Draft
Ending Housing Extortion Act
Section 1: Findings
The legislature finds and declares the following:
(a) The best way to promote housing affordability is to increase the supply of housing by allowing more building.
(b) New or renovated residential development does not increase the cost of housing. On the contrary, expanded residential development helps drive down cost by increasing supply.
(c) Similarly, new commercial development spurs economic growth, which helps promote housing affordability.
(d) There is no nexus between the creation or renovation of housing and housing affordability problems that would justify a mitigation policy seeking housing exactions from residential development.
(e) Manipulating land use restrictions to encourage builders to voluntarily agree to housing exactions—such as offering density bonuses in exchange for deed-restricted set-asides—undermines the justification for the land use restrictions being waived and suggests those land use restrictions are unjustified.

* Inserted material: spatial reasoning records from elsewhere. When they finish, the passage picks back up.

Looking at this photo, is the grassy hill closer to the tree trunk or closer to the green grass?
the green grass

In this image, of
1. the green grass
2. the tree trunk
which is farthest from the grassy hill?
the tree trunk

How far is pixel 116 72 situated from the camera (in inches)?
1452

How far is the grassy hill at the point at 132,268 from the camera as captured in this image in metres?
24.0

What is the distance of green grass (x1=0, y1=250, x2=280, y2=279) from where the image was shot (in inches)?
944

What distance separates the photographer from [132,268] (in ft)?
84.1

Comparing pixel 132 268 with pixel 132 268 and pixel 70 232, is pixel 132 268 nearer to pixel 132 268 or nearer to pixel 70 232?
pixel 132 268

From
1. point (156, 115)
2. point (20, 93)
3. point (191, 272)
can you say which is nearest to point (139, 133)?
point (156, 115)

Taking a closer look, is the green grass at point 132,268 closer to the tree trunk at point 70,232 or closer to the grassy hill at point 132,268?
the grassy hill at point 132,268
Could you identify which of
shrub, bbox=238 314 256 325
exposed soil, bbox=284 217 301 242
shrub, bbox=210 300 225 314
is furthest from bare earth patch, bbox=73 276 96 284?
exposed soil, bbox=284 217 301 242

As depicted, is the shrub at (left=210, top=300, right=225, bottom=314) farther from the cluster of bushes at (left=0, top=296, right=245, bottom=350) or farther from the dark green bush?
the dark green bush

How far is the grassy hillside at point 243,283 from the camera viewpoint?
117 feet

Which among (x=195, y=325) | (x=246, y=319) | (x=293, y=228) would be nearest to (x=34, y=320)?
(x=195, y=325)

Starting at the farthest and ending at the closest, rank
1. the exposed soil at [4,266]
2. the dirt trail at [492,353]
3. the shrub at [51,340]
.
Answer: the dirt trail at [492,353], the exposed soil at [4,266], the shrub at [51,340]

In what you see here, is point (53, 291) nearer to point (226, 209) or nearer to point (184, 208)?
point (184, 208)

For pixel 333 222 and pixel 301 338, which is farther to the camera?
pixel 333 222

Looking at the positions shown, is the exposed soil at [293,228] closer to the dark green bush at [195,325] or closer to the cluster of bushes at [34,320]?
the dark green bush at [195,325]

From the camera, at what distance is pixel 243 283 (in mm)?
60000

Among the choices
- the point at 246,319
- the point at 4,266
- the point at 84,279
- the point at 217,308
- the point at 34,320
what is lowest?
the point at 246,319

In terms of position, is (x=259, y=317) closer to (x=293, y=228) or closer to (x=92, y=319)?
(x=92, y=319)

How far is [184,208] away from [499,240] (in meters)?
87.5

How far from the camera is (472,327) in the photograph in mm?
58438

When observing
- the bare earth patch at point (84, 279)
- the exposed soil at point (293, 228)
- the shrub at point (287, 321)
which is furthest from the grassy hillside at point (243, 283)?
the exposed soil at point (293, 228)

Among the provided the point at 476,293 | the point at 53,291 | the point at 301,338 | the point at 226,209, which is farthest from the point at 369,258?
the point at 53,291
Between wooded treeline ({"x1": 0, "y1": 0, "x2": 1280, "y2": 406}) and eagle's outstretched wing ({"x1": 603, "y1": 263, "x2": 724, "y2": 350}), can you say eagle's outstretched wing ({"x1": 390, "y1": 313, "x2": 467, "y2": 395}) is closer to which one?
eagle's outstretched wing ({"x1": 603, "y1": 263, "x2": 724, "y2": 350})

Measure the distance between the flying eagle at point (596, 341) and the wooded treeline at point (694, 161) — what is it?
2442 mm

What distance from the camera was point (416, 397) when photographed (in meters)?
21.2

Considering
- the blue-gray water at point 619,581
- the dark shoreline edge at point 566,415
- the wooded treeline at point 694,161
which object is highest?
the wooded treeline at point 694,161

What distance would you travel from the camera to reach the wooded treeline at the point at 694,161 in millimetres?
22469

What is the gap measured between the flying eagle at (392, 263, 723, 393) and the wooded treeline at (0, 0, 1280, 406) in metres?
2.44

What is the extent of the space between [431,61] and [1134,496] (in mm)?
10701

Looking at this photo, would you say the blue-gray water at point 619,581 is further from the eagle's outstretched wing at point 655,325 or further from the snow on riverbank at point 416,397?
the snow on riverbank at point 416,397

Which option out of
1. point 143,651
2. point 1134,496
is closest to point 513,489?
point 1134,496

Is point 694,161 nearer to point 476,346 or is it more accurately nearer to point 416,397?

(f) Because building new or improved housing does not make housing less affordable, housing exactions are “an out-and-out plan of extortion” and unconstitutional. Nollan v. California Coastal Commission, 483 U.S. 825 (1987).
Section 2: Definitions
For the purposes of this Act:
(a) “Housing exaction” means any fee, non-monetary condition, allocation, or other concession imposed by a government entity on a project applicant to be used to provide restricted housing or offset restricted housing costs or other unmet housing needs as a condition of granting a permit or other approval for the project. Housing exactions include density bonuses and other incentives designed to extract restricted housing commitments.
(b) “Restricted housing” means any housing unit that is subject to a deed restriction or other limitation on the price at which the unit can be bought, sold, or rented.
Section 3: Housing exactions banned
(a) No regulation, ordinance, resolution, condition of development, comprehensive plan, subdivision, direct or indirect overlay, or opt-in zoning shall impose a housing exaction on residential or commercial development.
(b) Nothing in this section shall apply to a restrictive covenant entered into between private parties, unless the restrictive covenant was imposed or required by a governmental entity.